* YOUR INSTRUCTIONS *
What's wanted is each entry repeated verbatim, minus its images.

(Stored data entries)
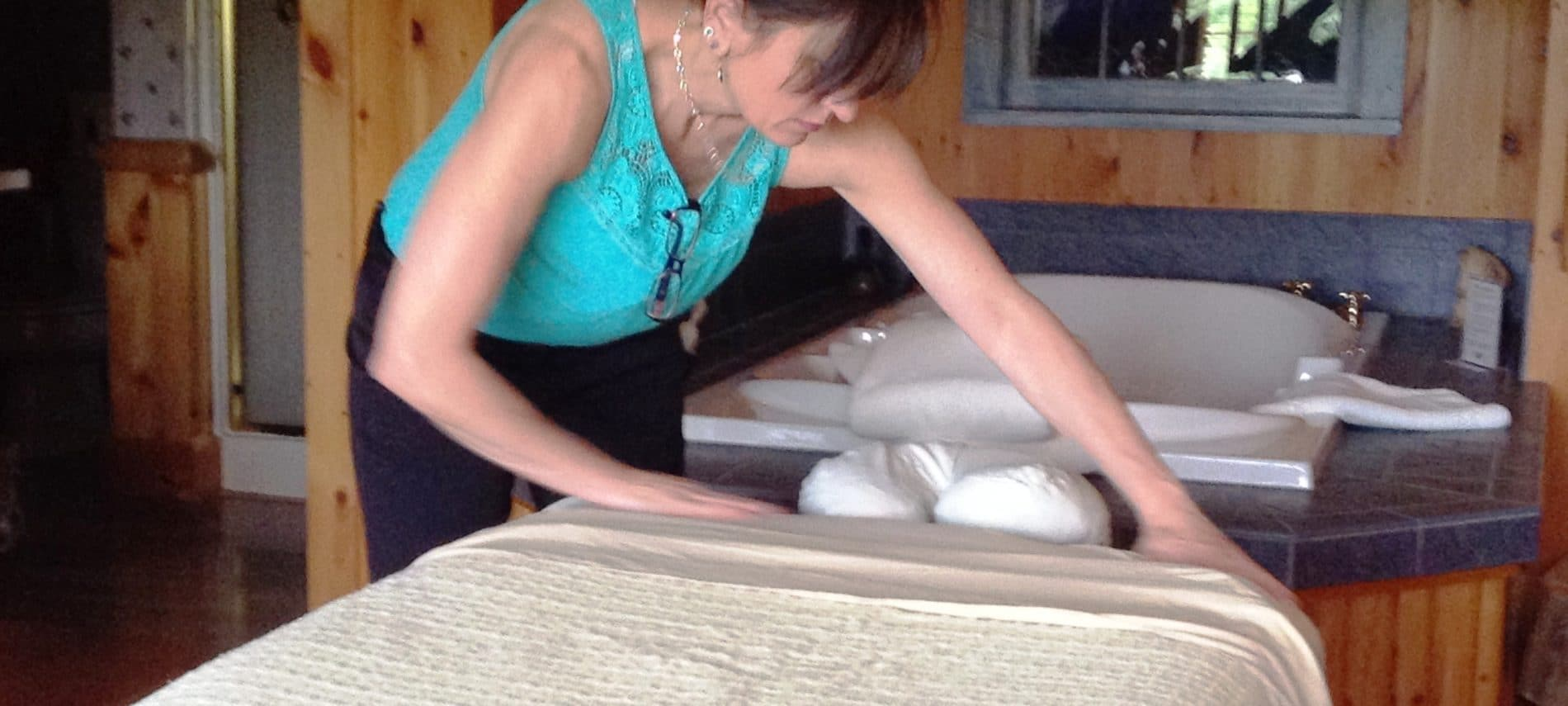 Massage therapist making up spa bed in Cedar Glen Guestroom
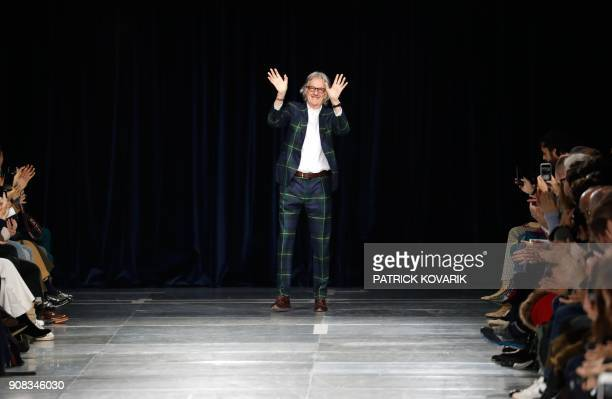 British designer Paul Smith acknowledges the audience during men's Fashion Week for the Fall/Winter 2018/2019 collection in Paris on January 21 2018...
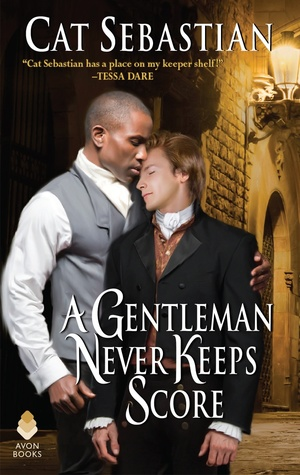 A black man with close-cropped hair wearing a white shirt and a grey waistcoat embraced a shorter white man with fair hair in a dark suit from the side, in front of a Regency-type building lit by lamps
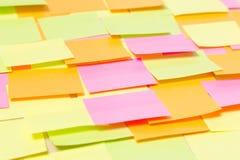 Ciérrese para arriba de muchas etiquetas engomadas coloridas en la madera Fotos de archivo libres de regalías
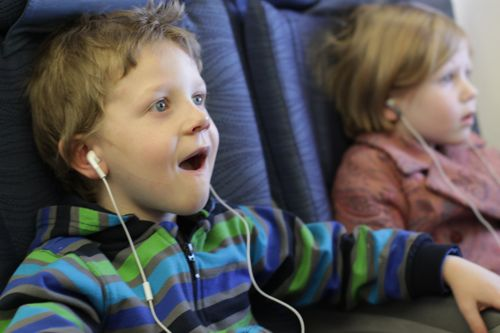 kids with earphones on airplane Blair Family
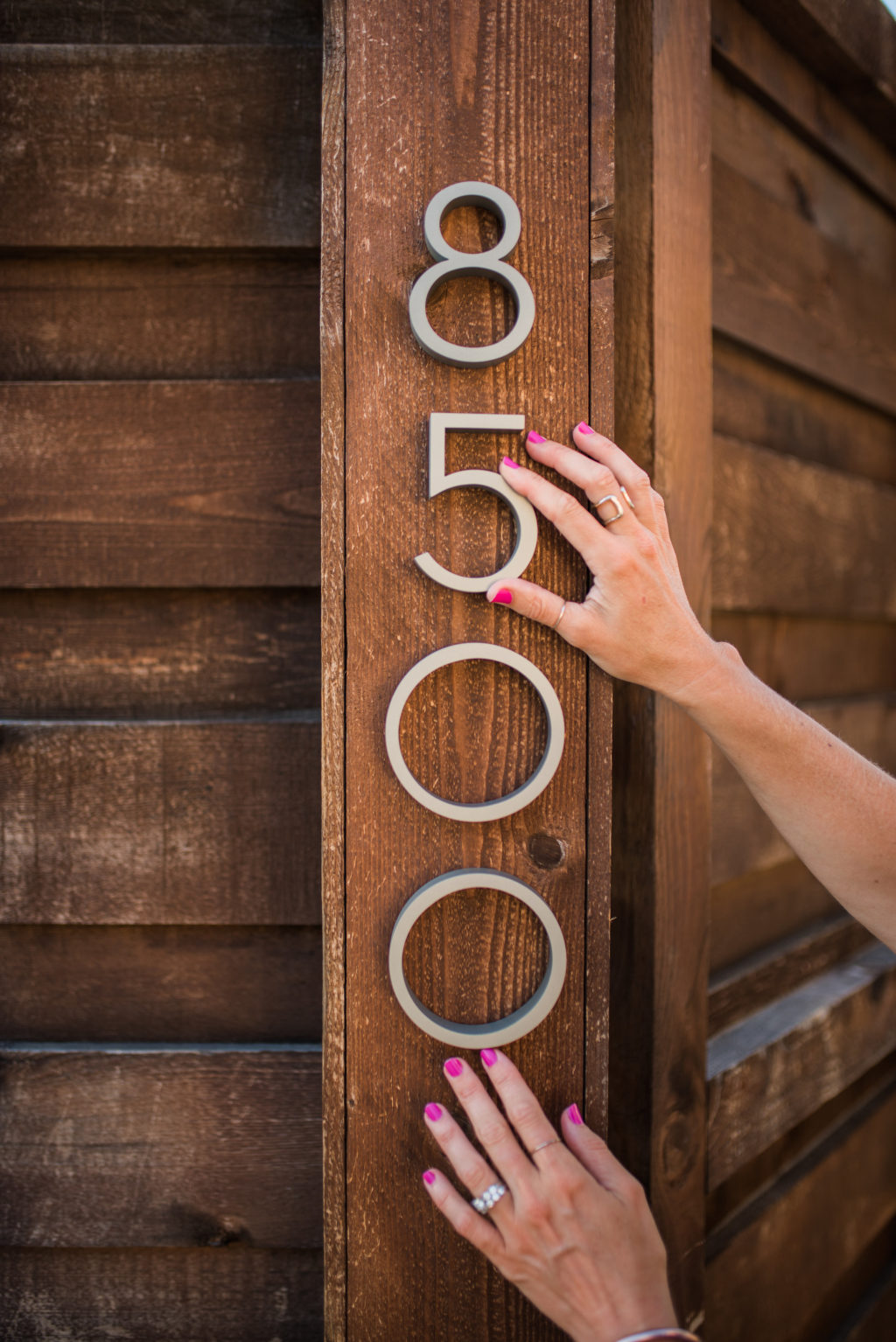 hanging address house numbers on horizontal wooden backyard privacy fence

* EXERCISE SOLUTION *
 Massage therapist making up spa bed in Cedar Glen Guestroom
 British designer Paul Smith acknowledges the audience during men's Fashion Week for the Fall/Winter 2018/2019 collection in Paris on January 21 2018...
 A black man with close-cropped hair wearing a white shirt and a grey waistcoat embraced a shorter white man with fair hair in a dark suit from the side, in front of a Regency-type building lit by lamps
 Ciérrese para arriba de muchas etiquetas engomadas coloridas en la madera Fotos de archivo libres de regalías
 kids with earphones on airplane Blair Family
 hanging address house numbers on horizontal wooden backyard privacy fence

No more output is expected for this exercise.